A second observation that is only now coming into focus is the high level of emotional repression that is in place in me. When David Hershberg died, I could only sit with his wife Roberta and could not speak. I was fond of David and every attempt at saying something was stifled by a swelling of my throat in preparation for breaking down into uncontrolled crying. On every occasion when I am faced with the pitiful condition of my mother and her brave acceptance of her state and the way she perseveres through adversity, the same welling up of emotion occurs. This has been happening for 30 years, since I became aware of her mortality. Whenever I am faced with a situation that is near and dear to my heart, I have this swelling of emotion that occurs. It happens in patriotic, family, competitive, and affectionate situations.


Quite the opposite occurs in confrontational situations. One extreme occasion was on a dark, isolated two lane, road on the way from Charles De Gaul airport one night. I was driving along; the only other car on the road came towards me, blinking his lights furiously. I stopped my car, got out, and exhibited an aggressive posture towards the driver and only occupant. He explained, in French that I could barely understand, that my headlights were out of adjustment. That could have been a life threatening confrontation but I didn’t seem to care; I was on the offense. This happens often in relationships, with acquaintances, business dealings, and even after observing others with whom I have only a causal relationship, over-the- counter.
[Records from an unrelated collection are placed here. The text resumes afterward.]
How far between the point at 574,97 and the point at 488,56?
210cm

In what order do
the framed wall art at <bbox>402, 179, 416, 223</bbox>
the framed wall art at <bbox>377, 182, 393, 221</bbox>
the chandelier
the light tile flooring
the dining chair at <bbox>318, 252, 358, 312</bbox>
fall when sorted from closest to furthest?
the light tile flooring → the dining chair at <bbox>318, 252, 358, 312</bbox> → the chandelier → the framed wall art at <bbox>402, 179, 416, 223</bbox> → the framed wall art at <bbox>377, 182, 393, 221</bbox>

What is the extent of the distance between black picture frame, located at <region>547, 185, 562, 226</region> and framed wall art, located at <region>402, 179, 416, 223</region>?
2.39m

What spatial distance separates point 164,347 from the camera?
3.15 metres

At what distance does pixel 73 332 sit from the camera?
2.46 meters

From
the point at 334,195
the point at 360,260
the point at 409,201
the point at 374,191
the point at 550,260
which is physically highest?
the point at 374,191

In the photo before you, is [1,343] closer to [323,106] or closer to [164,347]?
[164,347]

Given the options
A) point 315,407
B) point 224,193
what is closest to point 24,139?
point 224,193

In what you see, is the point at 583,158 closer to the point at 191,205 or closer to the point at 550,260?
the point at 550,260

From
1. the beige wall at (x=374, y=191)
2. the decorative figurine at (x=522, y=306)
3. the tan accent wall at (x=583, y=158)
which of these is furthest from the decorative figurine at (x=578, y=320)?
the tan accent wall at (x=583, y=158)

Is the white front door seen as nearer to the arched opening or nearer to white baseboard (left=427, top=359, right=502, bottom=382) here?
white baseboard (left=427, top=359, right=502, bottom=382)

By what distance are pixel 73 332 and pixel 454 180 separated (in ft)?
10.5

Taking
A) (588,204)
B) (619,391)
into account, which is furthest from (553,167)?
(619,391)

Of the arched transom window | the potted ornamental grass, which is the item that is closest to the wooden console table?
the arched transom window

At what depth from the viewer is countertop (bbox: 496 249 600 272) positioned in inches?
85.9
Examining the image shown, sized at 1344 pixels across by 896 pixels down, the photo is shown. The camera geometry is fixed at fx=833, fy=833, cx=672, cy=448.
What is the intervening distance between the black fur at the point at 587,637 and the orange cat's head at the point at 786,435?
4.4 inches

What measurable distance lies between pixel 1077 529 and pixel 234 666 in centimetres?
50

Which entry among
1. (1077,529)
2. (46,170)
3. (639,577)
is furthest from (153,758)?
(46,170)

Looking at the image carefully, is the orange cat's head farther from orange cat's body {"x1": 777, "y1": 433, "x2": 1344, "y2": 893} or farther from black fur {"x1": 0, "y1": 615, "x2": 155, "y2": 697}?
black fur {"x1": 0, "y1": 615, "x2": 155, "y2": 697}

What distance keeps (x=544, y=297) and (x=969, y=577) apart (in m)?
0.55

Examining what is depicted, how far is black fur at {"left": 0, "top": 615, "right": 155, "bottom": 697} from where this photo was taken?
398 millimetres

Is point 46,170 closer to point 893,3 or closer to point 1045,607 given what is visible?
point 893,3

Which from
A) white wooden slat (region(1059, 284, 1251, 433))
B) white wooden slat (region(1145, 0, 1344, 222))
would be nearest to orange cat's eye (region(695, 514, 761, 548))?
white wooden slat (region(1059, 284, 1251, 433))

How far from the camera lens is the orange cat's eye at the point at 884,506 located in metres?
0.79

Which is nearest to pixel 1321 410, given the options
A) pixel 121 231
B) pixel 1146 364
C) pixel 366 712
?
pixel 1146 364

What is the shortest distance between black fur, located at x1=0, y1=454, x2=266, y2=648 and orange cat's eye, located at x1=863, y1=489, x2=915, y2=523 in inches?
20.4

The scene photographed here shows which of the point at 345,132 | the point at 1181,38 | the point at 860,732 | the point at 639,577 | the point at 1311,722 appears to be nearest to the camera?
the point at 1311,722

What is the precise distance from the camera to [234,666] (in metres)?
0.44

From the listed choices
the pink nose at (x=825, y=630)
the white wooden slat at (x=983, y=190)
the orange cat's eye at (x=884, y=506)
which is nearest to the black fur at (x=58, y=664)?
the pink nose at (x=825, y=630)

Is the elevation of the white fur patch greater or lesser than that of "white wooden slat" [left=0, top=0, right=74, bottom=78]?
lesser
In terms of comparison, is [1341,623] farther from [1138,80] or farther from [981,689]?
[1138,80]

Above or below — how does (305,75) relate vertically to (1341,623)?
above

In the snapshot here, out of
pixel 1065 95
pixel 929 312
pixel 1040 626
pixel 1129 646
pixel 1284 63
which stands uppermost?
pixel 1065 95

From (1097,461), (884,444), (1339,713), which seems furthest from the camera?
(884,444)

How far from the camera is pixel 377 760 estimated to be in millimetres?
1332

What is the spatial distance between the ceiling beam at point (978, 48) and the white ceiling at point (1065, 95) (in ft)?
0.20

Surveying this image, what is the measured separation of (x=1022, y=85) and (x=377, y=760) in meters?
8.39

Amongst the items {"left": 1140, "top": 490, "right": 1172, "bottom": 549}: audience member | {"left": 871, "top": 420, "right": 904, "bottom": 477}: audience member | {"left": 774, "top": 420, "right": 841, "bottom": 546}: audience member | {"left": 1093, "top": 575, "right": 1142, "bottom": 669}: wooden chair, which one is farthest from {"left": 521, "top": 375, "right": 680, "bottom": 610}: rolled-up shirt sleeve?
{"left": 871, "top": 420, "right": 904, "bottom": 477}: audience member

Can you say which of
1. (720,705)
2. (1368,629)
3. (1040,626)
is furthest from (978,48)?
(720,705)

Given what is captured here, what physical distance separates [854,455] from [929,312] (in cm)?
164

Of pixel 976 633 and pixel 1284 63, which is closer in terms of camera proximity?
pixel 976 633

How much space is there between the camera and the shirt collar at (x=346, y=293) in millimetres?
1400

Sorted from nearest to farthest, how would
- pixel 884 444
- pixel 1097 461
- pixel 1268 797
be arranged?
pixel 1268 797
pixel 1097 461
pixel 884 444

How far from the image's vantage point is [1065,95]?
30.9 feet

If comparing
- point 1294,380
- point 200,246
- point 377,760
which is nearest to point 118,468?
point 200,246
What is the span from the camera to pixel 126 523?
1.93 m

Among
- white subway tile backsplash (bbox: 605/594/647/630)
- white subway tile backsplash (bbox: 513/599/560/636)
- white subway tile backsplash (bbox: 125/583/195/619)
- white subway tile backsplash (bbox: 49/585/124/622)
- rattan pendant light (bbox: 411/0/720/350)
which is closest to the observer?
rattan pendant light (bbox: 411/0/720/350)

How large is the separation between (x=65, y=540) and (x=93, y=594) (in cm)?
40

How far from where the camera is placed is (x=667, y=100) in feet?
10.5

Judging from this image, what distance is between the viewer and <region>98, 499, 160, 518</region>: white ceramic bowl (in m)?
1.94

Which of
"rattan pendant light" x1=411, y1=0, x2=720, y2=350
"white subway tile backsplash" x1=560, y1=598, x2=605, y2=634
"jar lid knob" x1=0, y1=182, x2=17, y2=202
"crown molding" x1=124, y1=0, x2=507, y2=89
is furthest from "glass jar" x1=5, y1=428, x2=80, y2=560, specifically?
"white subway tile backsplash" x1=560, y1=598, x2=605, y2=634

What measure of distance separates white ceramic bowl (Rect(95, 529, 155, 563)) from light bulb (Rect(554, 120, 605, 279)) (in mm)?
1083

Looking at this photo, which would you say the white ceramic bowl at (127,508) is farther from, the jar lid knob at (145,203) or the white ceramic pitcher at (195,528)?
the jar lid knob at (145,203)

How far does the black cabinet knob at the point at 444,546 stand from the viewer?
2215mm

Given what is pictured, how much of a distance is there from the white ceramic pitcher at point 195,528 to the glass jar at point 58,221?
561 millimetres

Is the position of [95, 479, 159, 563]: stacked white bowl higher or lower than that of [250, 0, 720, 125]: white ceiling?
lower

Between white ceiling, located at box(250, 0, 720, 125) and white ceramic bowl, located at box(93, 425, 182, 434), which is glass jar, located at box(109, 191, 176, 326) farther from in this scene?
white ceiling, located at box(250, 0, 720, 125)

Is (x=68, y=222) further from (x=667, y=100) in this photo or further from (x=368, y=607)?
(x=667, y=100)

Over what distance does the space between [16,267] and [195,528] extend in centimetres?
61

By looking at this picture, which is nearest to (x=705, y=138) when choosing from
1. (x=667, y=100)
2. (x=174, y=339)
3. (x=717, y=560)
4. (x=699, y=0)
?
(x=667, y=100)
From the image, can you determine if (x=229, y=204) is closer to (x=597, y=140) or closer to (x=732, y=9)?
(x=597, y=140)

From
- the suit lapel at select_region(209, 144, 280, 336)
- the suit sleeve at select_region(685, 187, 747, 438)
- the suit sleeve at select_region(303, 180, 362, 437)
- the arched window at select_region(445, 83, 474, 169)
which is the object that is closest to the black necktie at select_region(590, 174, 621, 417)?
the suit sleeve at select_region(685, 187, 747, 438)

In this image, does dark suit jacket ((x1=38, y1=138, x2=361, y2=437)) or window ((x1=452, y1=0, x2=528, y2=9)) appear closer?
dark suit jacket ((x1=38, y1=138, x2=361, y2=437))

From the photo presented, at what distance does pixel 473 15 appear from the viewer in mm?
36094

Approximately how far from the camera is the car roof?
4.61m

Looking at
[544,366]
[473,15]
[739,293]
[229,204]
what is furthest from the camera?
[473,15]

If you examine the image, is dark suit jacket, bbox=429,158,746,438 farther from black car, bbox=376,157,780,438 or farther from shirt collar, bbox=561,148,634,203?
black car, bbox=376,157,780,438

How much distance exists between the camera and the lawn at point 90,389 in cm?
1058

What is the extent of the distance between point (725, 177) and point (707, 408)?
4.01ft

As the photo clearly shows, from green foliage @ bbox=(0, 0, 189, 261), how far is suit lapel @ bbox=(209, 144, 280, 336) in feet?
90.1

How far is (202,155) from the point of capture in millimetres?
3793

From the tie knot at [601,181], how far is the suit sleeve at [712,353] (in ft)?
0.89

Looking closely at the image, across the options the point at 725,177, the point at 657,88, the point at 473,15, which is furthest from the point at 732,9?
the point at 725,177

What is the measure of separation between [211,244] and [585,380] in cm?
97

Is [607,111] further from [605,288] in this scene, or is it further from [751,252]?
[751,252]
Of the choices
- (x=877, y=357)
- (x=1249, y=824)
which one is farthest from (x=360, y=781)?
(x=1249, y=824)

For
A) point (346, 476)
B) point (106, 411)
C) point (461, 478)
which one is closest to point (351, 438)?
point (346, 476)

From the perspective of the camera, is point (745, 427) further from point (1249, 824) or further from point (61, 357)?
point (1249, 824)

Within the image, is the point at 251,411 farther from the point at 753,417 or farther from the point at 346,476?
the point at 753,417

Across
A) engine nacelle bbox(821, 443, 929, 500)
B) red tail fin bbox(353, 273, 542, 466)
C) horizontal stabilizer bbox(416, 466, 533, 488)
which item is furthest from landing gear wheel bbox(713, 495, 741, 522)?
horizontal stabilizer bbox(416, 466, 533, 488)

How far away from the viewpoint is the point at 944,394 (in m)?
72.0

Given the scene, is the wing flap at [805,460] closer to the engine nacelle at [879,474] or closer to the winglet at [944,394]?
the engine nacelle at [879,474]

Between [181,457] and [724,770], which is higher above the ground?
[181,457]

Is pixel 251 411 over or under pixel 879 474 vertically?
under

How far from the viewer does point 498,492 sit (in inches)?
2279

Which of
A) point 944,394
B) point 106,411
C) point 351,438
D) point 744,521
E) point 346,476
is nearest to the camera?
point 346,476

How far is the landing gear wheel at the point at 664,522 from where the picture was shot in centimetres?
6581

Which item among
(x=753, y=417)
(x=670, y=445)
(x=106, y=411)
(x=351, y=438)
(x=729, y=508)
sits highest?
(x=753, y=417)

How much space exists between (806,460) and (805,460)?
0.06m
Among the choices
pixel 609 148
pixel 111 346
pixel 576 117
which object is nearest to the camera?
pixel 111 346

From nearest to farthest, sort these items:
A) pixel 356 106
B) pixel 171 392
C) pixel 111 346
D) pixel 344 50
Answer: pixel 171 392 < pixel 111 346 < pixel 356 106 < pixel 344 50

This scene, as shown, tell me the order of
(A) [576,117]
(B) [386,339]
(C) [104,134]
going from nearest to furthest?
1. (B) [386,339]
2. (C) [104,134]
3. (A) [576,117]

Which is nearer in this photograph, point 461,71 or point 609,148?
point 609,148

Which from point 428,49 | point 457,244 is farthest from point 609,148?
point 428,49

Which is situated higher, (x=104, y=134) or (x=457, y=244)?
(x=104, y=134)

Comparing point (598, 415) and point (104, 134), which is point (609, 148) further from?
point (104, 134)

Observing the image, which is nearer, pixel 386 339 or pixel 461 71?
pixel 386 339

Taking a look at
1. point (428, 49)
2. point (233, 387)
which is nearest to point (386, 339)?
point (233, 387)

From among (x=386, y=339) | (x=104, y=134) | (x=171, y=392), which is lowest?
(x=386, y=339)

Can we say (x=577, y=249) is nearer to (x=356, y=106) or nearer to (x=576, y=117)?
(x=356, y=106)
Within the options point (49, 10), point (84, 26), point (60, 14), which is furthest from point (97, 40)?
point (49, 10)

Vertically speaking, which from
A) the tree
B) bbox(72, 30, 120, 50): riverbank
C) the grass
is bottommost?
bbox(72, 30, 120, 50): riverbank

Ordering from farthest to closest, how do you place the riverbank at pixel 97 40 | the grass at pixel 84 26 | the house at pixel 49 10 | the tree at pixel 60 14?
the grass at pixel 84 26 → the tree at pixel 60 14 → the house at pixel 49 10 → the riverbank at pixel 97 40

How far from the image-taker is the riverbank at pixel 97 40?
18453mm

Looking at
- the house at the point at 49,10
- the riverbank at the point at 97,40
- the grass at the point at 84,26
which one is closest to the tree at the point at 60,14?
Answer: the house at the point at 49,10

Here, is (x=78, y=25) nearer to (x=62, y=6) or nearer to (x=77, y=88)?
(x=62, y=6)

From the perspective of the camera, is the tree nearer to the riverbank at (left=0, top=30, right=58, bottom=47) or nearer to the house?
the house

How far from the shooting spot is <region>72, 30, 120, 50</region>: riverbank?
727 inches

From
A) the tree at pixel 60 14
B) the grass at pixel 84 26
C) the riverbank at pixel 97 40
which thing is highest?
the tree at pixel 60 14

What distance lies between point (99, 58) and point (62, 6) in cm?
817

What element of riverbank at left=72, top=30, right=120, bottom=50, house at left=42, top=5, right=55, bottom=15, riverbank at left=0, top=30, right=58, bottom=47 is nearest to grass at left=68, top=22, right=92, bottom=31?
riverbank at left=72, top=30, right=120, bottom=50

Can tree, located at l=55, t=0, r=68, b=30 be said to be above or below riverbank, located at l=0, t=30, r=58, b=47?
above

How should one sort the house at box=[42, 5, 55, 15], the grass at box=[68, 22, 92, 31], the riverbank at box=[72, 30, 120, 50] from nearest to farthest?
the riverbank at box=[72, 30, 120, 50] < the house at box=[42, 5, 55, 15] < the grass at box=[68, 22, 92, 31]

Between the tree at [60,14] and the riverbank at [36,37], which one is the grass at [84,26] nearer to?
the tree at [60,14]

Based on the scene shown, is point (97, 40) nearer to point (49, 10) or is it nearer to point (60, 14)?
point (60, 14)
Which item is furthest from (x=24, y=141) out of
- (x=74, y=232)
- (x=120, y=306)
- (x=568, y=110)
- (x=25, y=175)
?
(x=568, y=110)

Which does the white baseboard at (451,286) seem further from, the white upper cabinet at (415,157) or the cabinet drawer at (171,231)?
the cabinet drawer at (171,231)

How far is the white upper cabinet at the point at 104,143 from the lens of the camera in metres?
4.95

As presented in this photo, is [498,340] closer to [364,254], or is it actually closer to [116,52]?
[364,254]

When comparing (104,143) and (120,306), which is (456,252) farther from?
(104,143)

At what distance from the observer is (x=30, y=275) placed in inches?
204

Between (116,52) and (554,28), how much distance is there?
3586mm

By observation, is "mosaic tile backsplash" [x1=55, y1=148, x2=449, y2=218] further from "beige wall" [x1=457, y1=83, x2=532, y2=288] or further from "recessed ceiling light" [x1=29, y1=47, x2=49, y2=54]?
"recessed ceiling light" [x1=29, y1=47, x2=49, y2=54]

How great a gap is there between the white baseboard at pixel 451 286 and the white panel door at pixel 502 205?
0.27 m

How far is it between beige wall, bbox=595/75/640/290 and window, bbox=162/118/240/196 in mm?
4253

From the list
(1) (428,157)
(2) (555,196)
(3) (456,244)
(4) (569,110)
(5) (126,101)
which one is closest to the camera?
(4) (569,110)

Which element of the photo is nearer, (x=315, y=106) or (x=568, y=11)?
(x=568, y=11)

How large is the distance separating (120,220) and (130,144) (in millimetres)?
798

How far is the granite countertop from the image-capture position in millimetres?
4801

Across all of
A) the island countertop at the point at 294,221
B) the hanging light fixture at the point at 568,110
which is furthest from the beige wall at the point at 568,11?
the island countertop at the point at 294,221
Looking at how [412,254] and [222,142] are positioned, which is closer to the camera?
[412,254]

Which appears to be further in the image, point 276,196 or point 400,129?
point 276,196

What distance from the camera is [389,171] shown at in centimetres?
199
So what I am seeing is highly emotional responses to love and hate situations and a lack of objectivity in dealing with them. There doesn’t seem to be a mechanism in my psyche for dealing with extremes on this line. No amount of “intellectualizing” seems to overcome my emphatic and extreme reactions to these polar situations. My only salvation is to separate from them, either by not responding, as in not attempting to speak, or by quitting the field before I do something irreparable; although sometimes, as in the back road incident, I go on the offensive without reflection.

I recite a daily, “Realizing that emotional responses are irrational, I am more objective.” It is my hope that over time this will become ingrained in my psyche and allow me to express deep feelings and react more reasonably in confrontational situations. This and self observation will have its effect eventually. They seem to be my only recourse.